É preciso uma força física e psicológica, uma capacidade de organização extraordinária para gerir um país e uma casa. Acho que não somos nem mais nem menos que os homens, somos diferentes. No entanto, mesmo com todas as diferencias e especificidades a mulher tem facilidade na procura de soluções para as situações de conflito e é importante envolver as mulheres na instauração de uma paz e reconciliação. Após a aprovação, em 2000, da Resolução 1325 pelo conselho de segurança das Nações Unidas sobre “Mulheres, Paz e Segurança”, as mulheres passaram a ter maior representação, participação e agência nos processos de resolução de conflitos. E já são muitas as mulheres que também estão na linha da frente de guerras, causas e são líderes de grandes projetos. Existem muitas guerreiras espalhadas pelo mundo, falta agora dar-lhes mais voz e reconhecimento.
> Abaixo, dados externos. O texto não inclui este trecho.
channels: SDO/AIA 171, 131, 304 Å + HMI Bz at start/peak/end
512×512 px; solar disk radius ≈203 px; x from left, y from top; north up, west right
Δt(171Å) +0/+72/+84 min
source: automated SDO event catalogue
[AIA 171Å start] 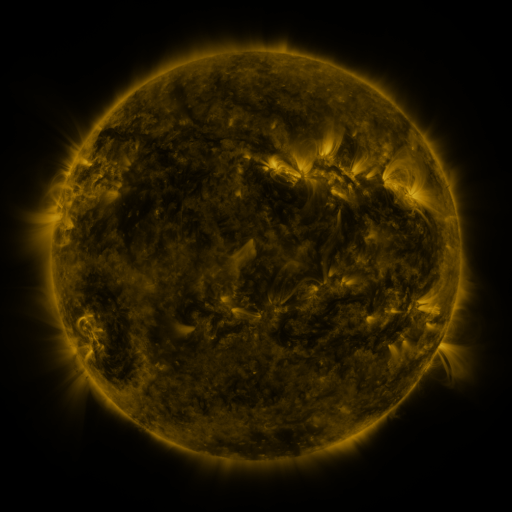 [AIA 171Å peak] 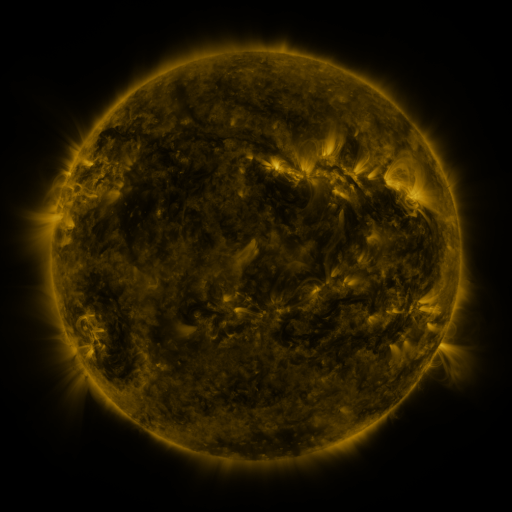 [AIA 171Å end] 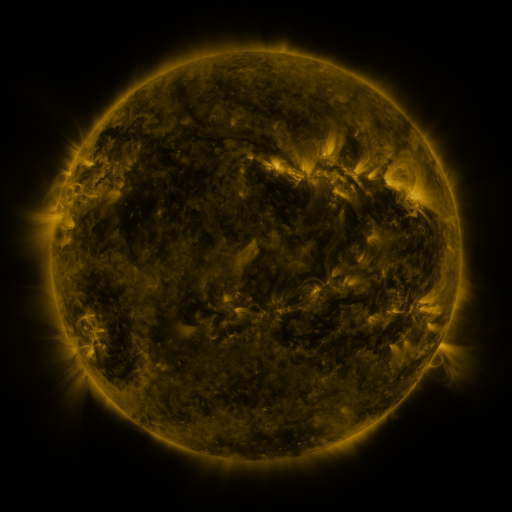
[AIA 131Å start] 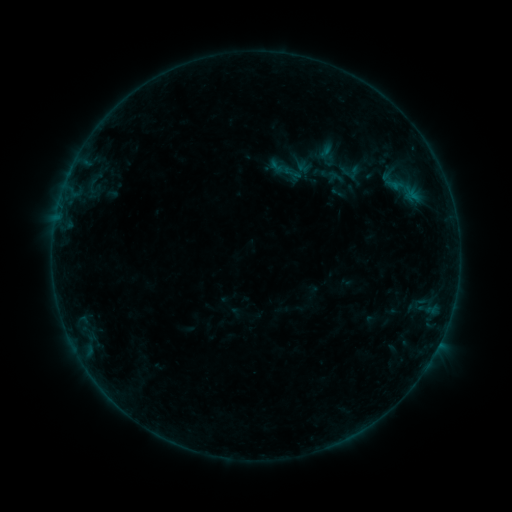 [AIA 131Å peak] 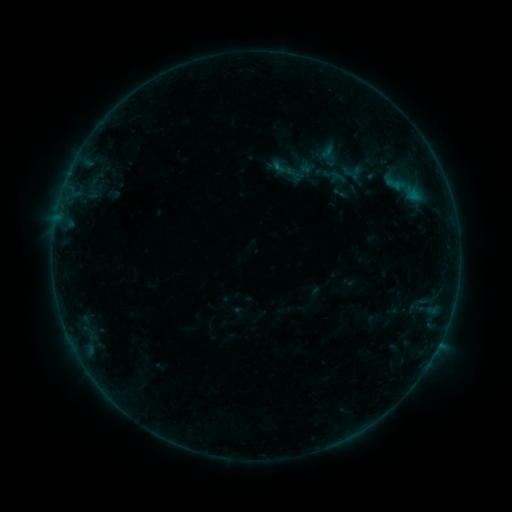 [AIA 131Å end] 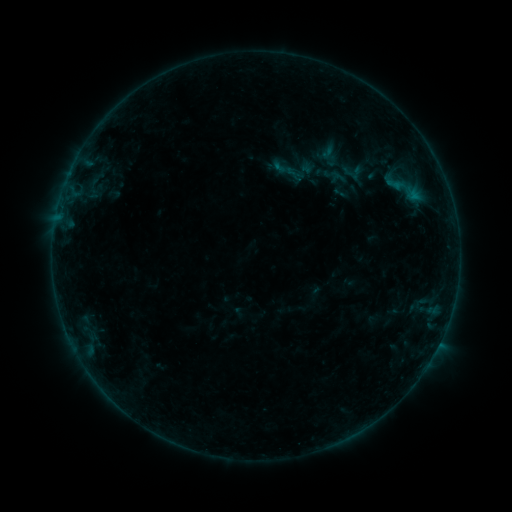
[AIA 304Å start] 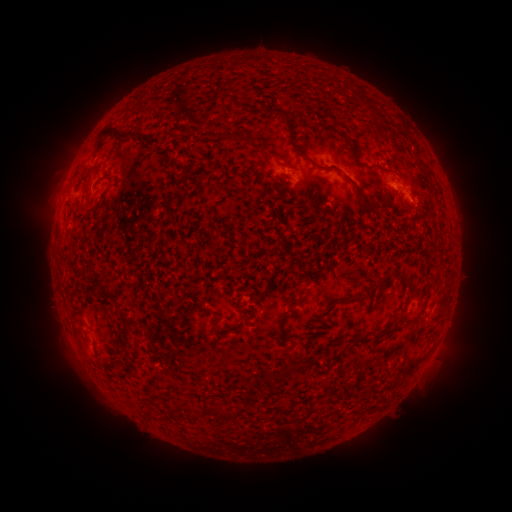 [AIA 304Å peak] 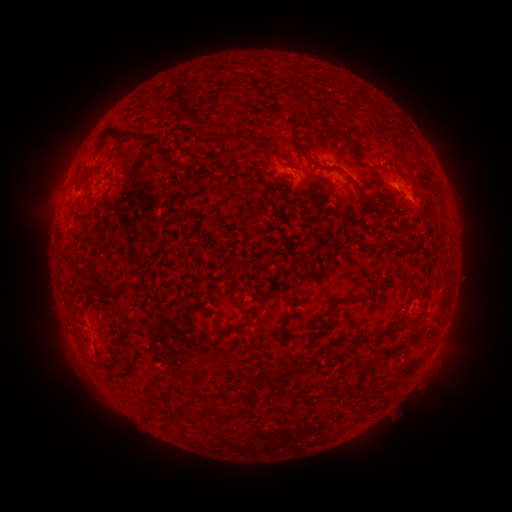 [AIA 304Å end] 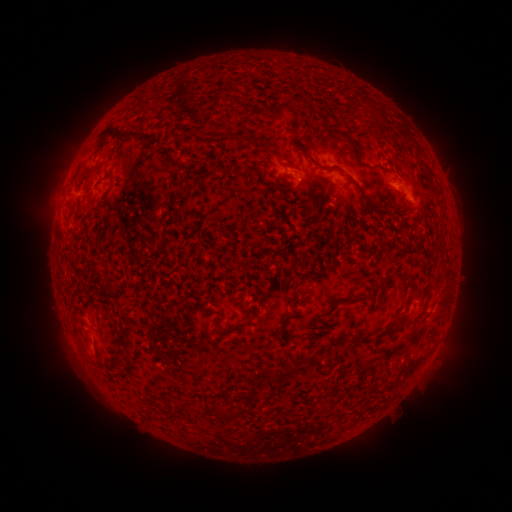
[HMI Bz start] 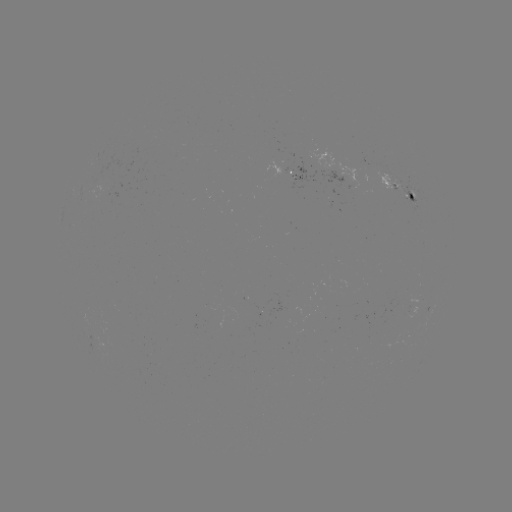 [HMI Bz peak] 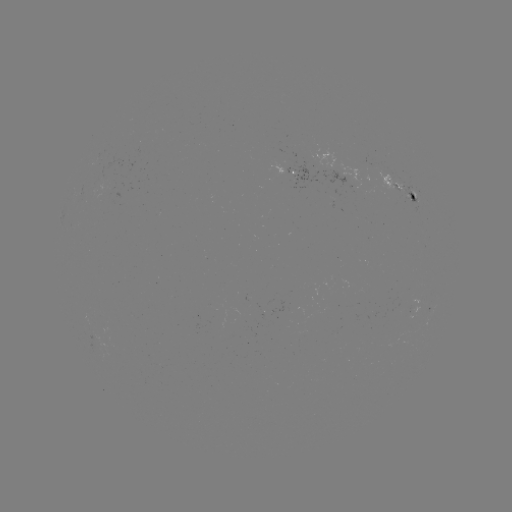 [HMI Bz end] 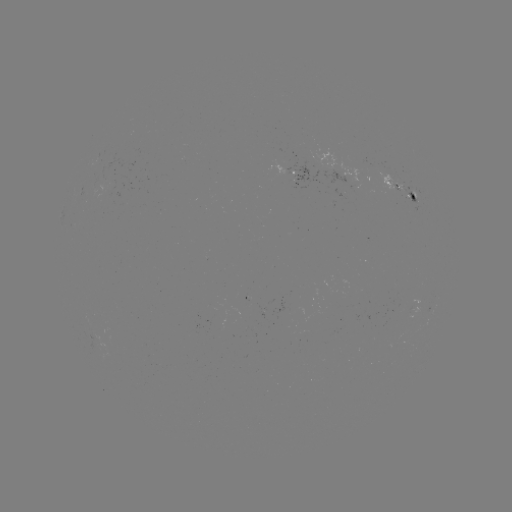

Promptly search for emerging-flux region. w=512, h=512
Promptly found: (410, 196).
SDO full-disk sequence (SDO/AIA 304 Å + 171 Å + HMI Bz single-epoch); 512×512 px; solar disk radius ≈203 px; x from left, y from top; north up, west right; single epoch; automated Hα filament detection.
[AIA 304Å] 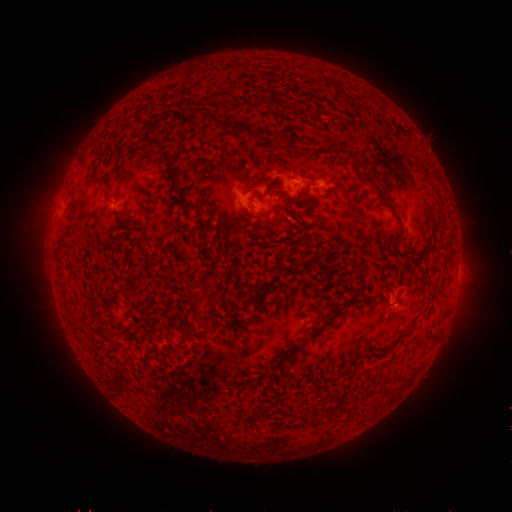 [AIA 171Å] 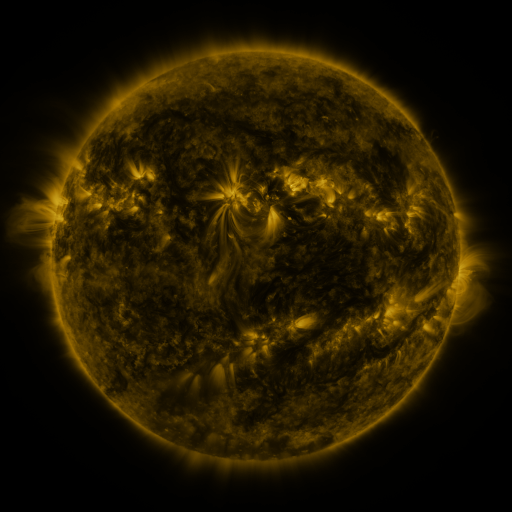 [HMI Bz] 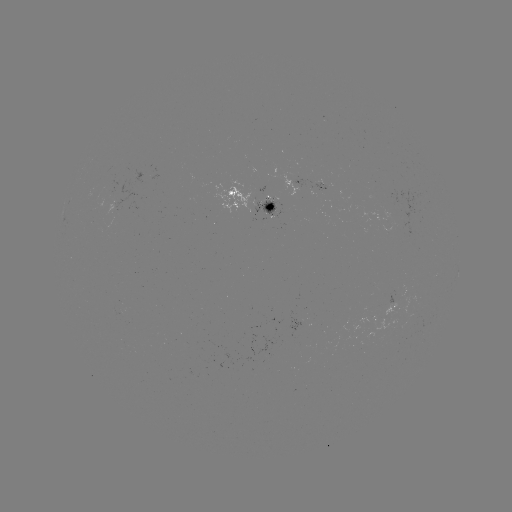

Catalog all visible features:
filament: (224, 93)
filament: (197, 111)
filament: (207, 117)
filament: (163, 149)
filament: (99, 179)
filament: (253, 184)
filament: (268, 191)
filament: (281, 197)
filament: (188, 206)
filament: (65, 231)
filament: (428, 241)
filament: (233, 242)
filament: (187, 299)
filament: (313, 322)
filament: (386, 392)
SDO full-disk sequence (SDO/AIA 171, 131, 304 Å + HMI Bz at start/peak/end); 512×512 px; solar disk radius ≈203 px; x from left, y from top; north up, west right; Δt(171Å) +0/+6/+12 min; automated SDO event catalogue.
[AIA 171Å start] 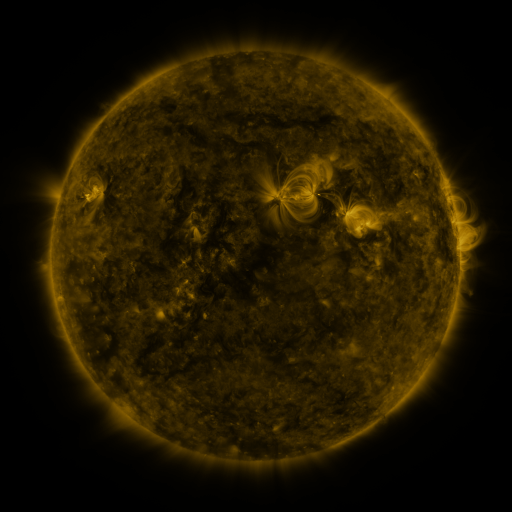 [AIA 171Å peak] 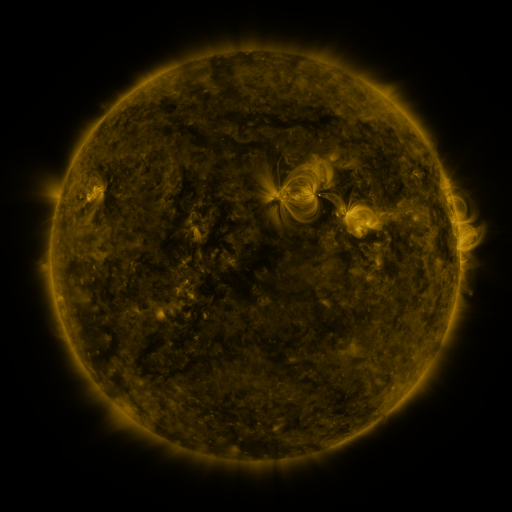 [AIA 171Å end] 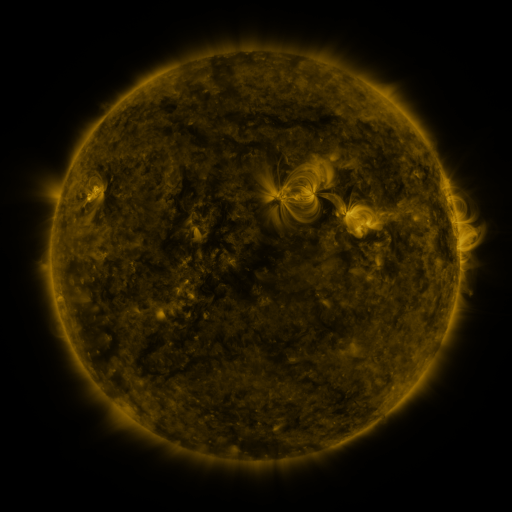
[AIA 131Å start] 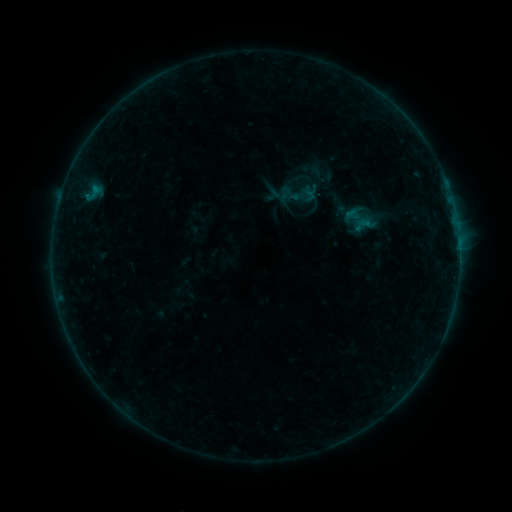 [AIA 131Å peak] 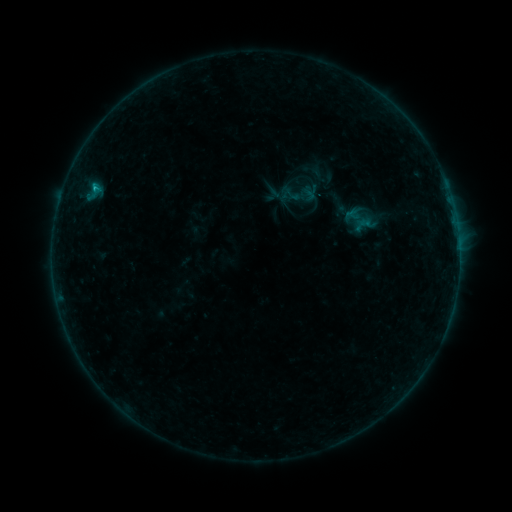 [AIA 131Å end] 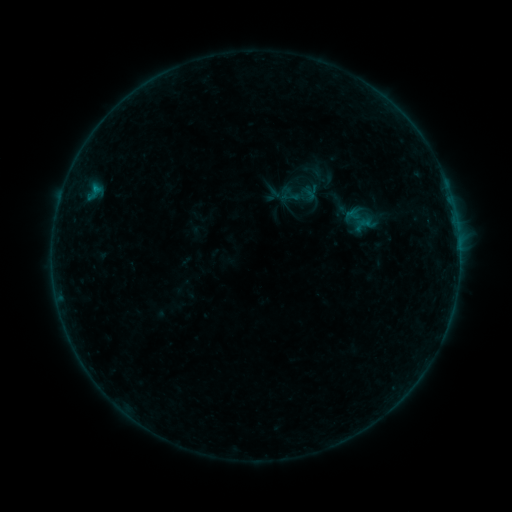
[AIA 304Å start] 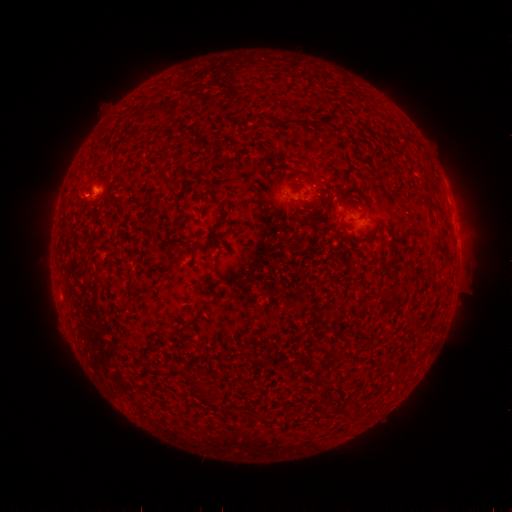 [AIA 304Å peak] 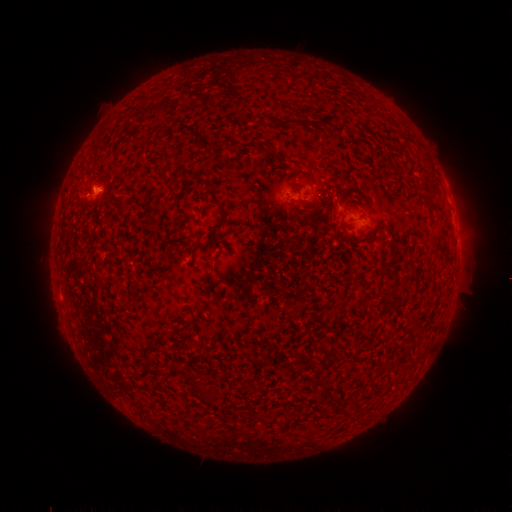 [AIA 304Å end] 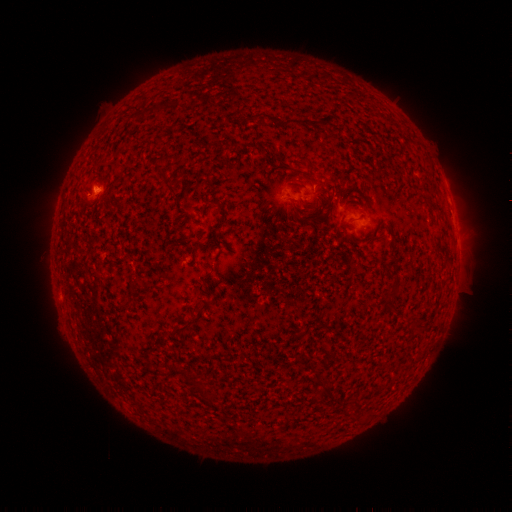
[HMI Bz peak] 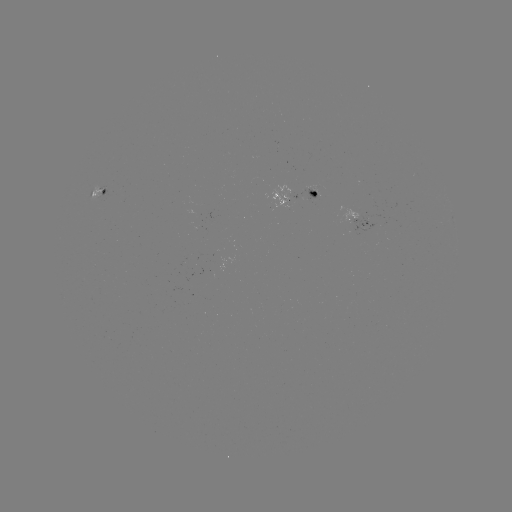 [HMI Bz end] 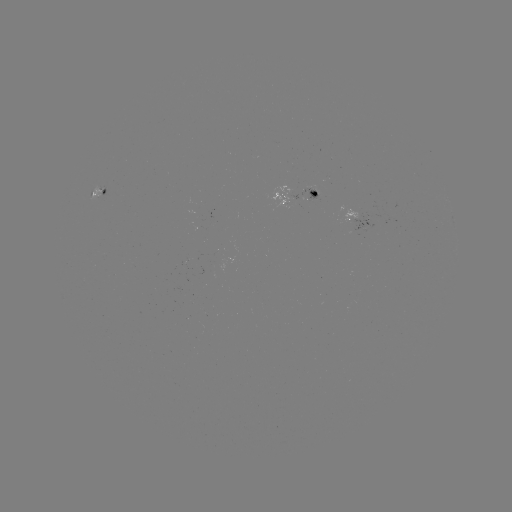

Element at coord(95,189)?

É difícil ser mulher. Há que conjugar os papéis de mãe, profissional, mulher, amante… Mas muitas vezes a maior pressão vem de mulheres como nós…. Como podemos ser melhores umas para as outras?
Infelizmente as mulheres são as suas piores inimigas. As mulheres são muito críticas umas em relação às outras e julgam-se muito. A minha justificação para isso é que há uma concorrência muito maior. Como são menores as oportunidades, tornam-se mais competitivas e reservadas. Não partilham, não se unem. Se houvesse uma união maior, tenho a certeza de que a luta pela igualdade seria mais fácil. As mulheres deveriam interagir mais, criar estratégias juntas, aprenderem com as experiências umas das outras. Juntas somos infinitamente mais fortes.
Das mulheres que passaram pelo seu programa, que características acha que as unem e que podem definir a mulher portuguesa atual?
As convidadas que já passaram pelo “Viriato no Feminino” são mulheres guerreiras. São mulheres com uma mente aberta, que trabalham com paixão. Vivem de uma forma justa e verdadeira com elas e com os outros, o que, na minha opinião, é a fórmula perfeita para alcançarem o sucesso, nas suas diversas formas, enquanto seres humanos. São mulheres que lutaram, e lutam, para alcançar os seus objetivos, tentando sempre conciliar as várias frentes que a vida da uma mulher exige.
Na minha opinião, as mulheres portuguesas têm, interiormente, todas estas características, mas algumas não exteriorizam porque vivem subjugadas. Apesar de Portugal ser um país pequeno, a cultura machista ainda está muito enraizada na maioria das comunidades religiosas, impactando mulheres da geração da minha mãe e algumas da minha também.
Tenho esperança na comunicação e na cultura mediática como veículo para mudança de paradigma. Os media de hoje já promovem mais o sucesso no feminino e acredito que a percentagem de mulheres que vivem uma vida que não escolheram, irá diminuir. Acredito mesmo no poder da comunicação para ampliar a nossa voz, promover o empoderamento das mulheres, sendo por isso, uma ferramenta fundamental para este desenvolvimento.
É mais difícil para uma mulher provar o seu talento? Se for bonita mais ainda, não?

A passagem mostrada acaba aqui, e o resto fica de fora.